Her name, Sharbat Gula, in the Pashto language of the Pashtun people, means sweetwater flower girl. Her photograph of 1984 taken by Steve McCurry was National Geographic’s most famous photograph.
The action was a “complete contradiction” of the Pakistan government’s efforts to “win hearts and minds” in Afghanistan and was criticized by Amnesty International.
Gula, now in her 40s, became a symbol of her country’s internecine wars when her photo as a young girl with haunted eyes appeared on the cover of National Geographic in 1984.
She was held in jail in the northwest Pakistani city of Peshawar since her arrest following an investigation by the Federal Investigation Agency. The FIA accused her of possessing illegally obtained documents.
“During her illegal stay in Pakistan, she twice misused her position by obtaining a Pakistani Computerized National Identity Card,” judge Farah Jamshed said.
The card recognizes their status as an “Afghan citizen temporarily residing in Pakistan.” This state allows the resident the right to support themselves and the fundamental human rights such as a means to earn money and find a residence with water. These rights would not be afforded to Sharbat if she returned to Afganistan.
If Sharbat were to go back to Afganistan, she would face a life of dismal substandard living.
Returning Afghanistani residents are quarantined into camps. One such camp is situated in Char Rahi Qanbar, west of Kabul, and has more than a thousand families living in mud houses and tents. All residents are Afghan returnees from Pakistan and internally displaced persons.
The returnees from Pakistan started flooding the camps that were set up for internally displaced persons in Afghanistan who fled the war between the Taliban and the Western forces in their hometowns.
Photographer Steve McCurry, who took the famous photograph of Sharbat when she was 12-years-old in 1984 also raised concerns about her arrest and offered care and support.
On 27 October, Steve McCurry said: “In the past few hours, we have made contact with a prominent human rights attorney in Pakistan, who will take her case. We urge the international community to speak out on her behalf and the millions of others who simply need a place to live without fear.”
Chaudhry Nisar Ali Khan, Pakistan’s interior minister, did say that Pakistan would review her case on the grounds that “she is a woman” and the government “should see it from a humanitarian angle.”
The Pakistan government has stepped up its crackdown on Afghan refugees, insisting that many attacks in the country had links with Afghanistan and therefore the refugees must now go home.

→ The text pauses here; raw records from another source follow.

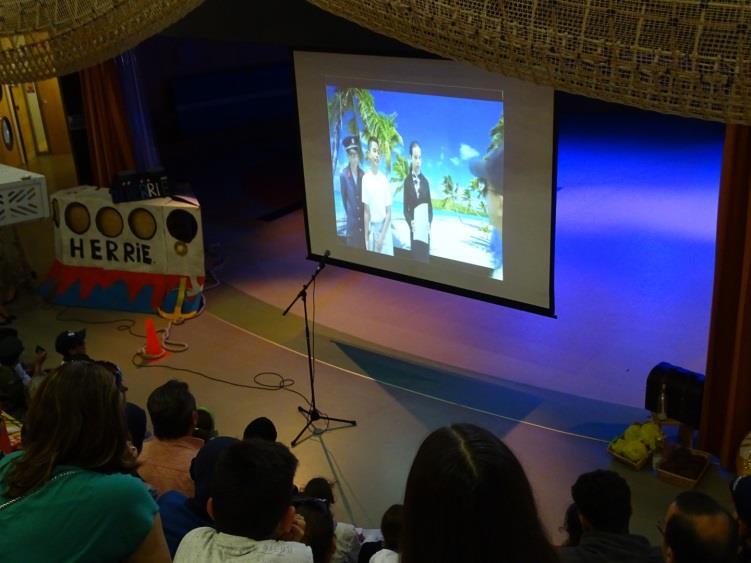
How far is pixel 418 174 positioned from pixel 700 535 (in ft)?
10.0

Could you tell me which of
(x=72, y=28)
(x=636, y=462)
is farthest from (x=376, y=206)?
(x=72, y=28)

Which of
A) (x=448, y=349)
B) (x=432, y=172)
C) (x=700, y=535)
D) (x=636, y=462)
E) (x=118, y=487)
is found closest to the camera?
(x=118, y=487)

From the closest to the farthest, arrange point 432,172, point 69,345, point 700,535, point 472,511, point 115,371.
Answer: point 472,511
point 700,535
point 115,371
point 69,345
point 432,172

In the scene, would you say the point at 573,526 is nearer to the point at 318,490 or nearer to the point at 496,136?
the point at 318,490

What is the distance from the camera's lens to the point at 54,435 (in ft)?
4.79

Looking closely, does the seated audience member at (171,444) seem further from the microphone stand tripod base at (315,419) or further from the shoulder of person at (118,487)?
the shoulder of person at (118,487)

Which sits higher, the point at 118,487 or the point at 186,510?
the point at 118,487

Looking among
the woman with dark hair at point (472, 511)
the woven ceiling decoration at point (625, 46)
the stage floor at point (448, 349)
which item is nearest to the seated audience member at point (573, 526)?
the stage floor at point (448, 349)

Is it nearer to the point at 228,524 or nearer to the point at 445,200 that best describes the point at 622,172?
the point at 445,200

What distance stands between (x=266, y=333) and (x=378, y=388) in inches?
45.0

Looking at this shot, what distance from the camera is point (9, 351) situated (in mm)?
4246

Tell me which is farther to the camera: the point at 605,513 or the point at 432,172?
the point at 432,172

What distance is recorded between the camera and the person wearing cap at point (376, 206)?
16.1 feet

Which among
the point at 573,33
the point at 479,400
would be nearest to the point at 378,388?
the point at 479,400
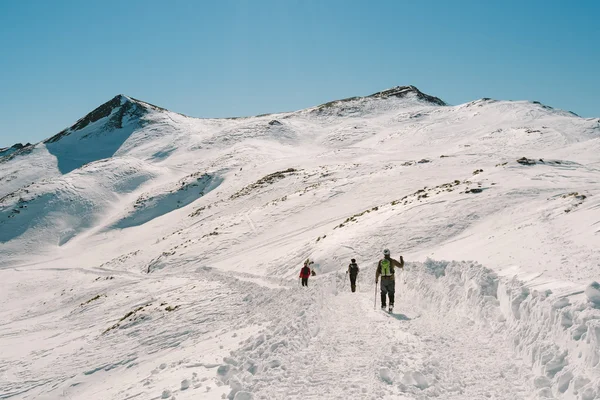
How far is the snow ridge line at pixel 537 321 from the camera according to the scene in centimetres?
645

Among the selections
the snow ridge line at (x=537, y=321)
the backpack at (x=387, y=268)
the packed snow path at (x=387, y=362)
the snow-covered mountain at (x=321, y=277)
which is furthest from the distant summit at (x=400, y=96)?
the packed snow path at (x=387, y=362)

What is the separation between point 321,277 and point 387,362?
13186 millimetres

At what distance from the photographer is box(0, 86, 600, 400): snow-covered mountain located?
7.91 metres

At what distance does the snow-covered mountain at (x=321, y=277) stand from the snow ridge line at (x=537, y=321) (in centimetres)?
4

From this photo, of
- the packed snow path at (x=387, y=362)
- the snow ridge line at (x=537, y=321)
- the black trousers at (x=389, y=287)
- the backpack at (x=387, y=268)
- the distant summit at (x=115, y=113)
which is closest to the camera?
the snow ridge line at (x=537, y=321)

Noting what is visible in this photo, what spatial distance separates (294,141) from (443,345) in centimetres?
8189

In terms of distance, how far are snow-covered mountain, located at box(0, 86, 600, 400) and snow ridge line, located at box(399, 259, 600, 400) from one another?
39 millimetres

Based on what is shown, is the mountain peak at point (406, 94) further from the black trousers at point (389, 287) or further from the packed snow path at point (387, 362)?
the packed snow path at point (387, 362)

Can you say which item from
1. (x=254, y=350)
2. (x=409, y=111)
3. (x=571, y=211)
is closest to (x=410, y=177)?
(x=571, y=211)

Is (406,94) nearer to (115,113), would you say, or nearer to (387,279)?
(115,113)

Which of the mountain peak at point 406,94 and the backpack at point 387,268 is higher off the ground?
the mountain peak at point 406,94

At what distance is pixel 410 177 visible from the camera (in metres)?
41.1

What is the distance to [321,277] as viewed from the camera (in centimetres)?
2134

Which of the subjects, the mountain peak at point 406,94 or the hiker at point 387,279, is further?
the mountain peak at point 406,94
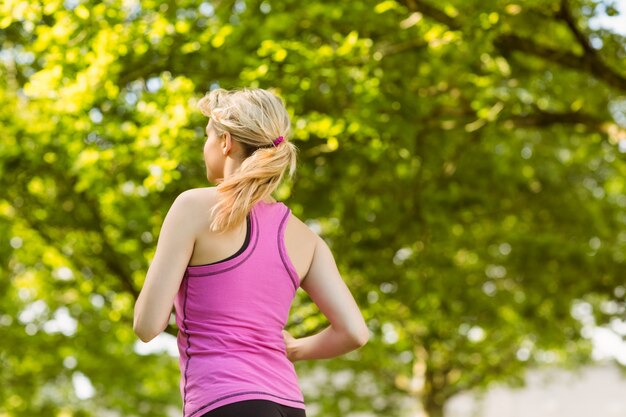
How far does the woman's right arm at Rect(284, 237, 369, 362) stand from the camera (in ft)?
10.4

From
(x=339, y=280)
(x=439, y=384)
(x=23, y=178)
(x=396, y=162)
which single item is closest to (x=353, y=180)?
(x=396, y=162)

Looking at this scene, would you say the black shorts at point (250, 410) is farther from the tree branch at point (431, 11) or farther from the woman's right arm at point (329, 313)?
the tree branch at point (431, 11)

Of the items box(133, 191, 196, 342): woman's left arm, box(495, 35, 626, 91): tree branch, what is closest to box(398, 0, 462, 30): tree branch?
box(495, 35, 626, 91): tree branch

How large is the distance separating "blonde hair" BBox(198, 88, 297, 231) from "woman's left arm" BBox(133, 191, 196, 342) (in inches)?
4.9

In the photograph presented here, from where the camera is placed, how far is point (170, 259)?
2797mm

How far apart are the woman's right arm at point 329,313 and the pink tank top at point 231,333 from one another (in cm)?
25

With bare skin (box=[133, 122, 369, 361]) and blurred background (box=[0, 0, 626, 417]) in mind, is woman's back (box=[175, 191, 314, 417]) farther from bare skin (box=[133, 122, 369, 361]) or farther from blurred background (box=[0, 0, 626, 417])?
blurred background (box=[0, 0, 626, 417])

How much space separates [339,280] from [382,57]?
315 inches

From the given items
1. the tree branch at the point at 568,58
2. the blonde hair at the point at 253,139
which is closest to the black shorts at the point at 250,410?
the blonde hair at the point at 253,139

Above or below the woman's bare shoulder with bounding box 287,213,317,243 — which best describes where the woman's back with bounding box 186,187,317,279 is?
above

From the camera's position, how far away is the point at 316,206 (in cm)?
1183

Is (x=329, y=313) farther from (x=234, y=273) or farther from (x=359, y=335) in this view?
(x=234, y=273)

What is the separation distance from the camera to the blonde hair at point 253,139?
2.91 metres

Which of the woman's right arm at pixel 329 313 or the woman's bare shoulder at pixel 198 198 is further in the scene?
the woman's right arm at pixel 329 313
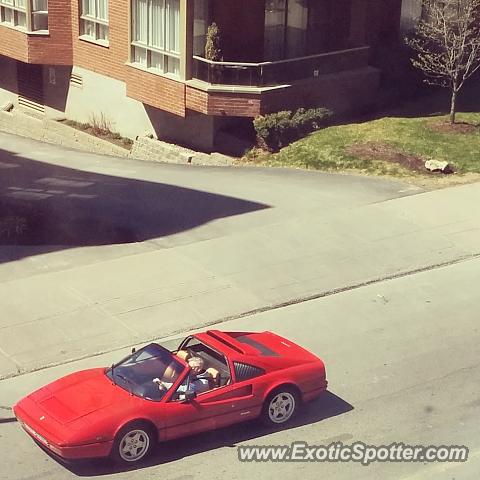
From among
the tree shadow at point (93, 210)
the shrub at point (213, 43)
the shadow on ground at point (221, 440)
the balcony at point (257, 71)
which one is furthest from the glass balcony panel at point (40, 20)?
the shadow on ground at point (221, 440)

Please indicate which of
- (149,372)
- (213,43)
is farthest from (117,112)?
(149,372)

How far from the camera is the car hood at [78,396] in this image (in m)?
12.0

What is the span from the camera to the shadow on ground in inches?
472

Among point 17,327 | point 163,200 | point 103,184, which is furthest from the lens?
point 103,184

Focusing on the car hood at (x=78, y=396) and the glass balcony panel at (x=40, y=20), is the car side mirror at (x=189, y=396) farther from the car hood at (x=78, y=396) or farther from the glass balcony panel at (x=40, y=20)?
the glass balcony panel at (x=40, y=20)

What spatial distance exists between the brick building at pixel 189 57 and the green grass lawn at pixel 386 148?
1.65 meters

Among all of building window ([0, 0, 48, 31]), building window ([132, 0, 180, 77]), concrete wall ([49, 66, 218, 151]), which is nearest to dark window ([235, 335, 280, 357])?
concrete wall ([49, 66, 218, 151])

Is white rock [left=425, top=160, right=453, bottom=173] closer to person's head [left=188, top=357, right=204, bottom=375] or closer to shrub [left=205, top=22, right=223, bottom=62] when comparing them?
shrub [left=205, top=22, right=223, bottom=62]

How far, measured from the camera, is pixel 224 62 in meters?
26.7

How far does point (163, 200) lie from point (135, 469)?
11.3 meters

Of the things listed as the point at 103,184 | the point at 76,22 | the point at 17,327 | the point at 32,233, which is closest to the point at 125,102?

Sharbat’s arrest highlights the desperate measures many Afghans are willing to take to avoid returning to their war-torn homeland as Pakistan cracks down on undocumented foreigners.
Pakistan had for decades provided a haven for millions of Afghans who fled their country after the Soviet invasion of 1979.
Until recently the country had hosted up to 1.4 million Afghan refugees, according to UNHCR, making it the third-largest refugee hosting nation in the world.
A further one million unregistered refugees were also believed to be in the country.
But since July hundreds of thousands have returned to Afghanistan in a desperate exodus amid fears of a crackdown, as even Pakistan’s famed hospitality ran out.